Dr. Daniel Brown joined the Western Carolina University Biology Department (January 2021) after working as an Instructor of Biology at the North Carolina School of Science and Math (August 2017-December 2020). Prior to NCSSM, Daniel completed his postdoctoral training in cardiovascular development at the University of North Carolina at Chapel Hill (2015-2017). While at UNC, he gained valuable teaching and pedagogical training through the SPIRE Postdoctoral Fellowship Program. In the Spring of 2017, Daniel served as a Visiting Assistant Biology Professor in the Department of Biological and Biomedical Sciences at North Carolina Central University. Daniel completed his doctoral work at Duke University’s Nicholas School of the Environment in the Integrated Toxicology and Environmental Health Program (2009-2015). Daniel graduated as an Honors Fellow with a B.S. in Biology from Elon University (2009).
I am very interested in teaching and research mentorship of undergraduates. My interest in science communication and teaching is motivated by a desire to take complex information and make it accessible to a broad audience. Courses: General Biology, Climate Change Biology, Molecular and Cellular Biology, Genetics, Developmental Biology, and Toxicology.

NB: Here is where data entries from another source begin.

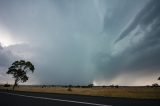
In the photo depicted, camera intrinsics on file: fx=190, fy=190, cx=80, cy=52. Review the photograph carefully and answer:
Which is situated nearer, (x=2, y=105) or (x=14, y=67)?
(x=2, y=105)

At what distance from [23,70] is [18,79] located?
4948mm

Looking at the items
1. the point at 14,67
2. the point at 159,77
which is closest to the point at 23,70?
the point at 14,67

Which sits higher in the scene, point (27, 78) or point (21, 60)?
point (21, 60)

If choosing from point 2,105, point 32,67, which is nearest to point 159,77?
point 32,67

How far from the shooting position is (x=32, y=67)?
6769 centimetres

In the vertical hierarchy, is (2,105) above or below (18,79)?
below

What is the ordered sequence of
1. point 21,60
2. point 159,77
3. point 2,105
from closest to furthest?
point 2,105
point 21,60
point 159,77

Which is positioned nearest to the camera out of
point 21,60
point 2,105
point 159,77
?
point 2,105

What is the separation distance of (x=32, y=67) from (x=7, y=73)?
981 cm

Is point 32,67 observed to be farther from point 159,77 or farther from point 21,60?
point 159,77

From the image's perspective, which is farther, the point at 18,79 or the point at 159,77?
the point at 159,77

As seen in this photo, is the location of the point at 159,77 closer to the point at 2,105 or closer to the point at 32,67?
the point at 32,67

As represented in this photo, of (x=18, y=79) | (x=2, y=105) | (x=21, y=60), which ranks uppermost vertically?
(x=21, y=60)

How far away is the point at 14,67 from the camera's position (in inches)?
2697
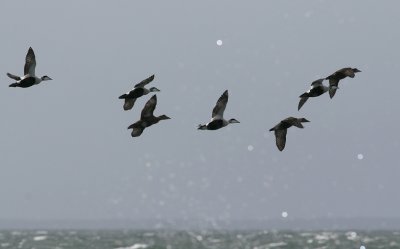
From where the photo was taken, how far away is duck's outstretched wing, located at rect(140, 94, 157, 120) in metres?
20.0

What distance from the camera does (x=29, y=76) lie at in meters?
19.7

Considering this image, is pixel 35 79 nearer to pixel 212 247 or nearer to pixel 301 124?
pixel 301 124

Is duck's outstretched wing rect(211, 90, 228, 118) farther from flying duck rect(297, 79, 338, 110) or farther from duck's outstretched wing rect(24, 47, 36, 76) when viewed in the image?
duck's outstretched wing rect(24, 47, 36, 76)

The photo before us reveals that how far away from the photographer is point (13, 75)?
19.7 m

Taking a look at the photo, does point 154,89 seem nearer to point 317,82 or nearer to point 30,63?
point 30,63

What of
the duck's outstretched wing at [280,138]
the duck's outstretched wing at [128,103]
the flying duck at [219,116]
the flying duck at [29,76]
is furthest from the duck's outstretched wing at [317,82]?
the flying duck at [29,76]

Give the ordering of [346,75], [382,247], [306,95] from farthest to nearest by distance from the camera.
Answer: [382,247] < [346,75] < [306,95]

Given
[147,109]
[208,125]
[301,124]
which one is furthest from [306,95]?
[147,109]

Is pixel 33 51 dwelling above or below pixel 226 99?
above

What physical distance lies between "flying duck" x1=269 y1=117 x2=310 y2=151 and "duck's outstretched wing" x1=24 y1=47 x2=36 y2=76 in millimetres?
5923

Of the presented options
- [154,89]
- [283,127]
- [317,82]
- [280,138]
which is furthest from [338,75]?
[154,89]

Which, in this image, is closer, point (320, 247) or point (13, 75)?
point (13, 75)

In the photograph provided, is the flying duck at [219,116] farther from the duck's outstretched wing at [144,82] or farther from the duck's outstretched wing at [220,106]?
the duck's outstretched wing at [144,82]

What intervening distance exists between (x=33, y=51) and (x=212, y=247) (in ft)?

My research approach is motivated by the goals of 1) Characterizing how early developmental toxicant or drug exposures produce predictable cardiovascular pathologies and other novel phenotypes, 2) Addressing how exposures function on a basic molecular and physiological level, 3) Determining how to longitudinally monitor the consequences of toxicant and drug exposures, 4) Examining how climate change may exacerbate developmental toxicity, and 5) Exploring how drugs and toxicants slow or increase the pace of aging. My research strives to provide better characterization of cardiac development, general developmental milestones, and assess the underlying mechanisms leading to developmental abnormalities following early-stage exposures.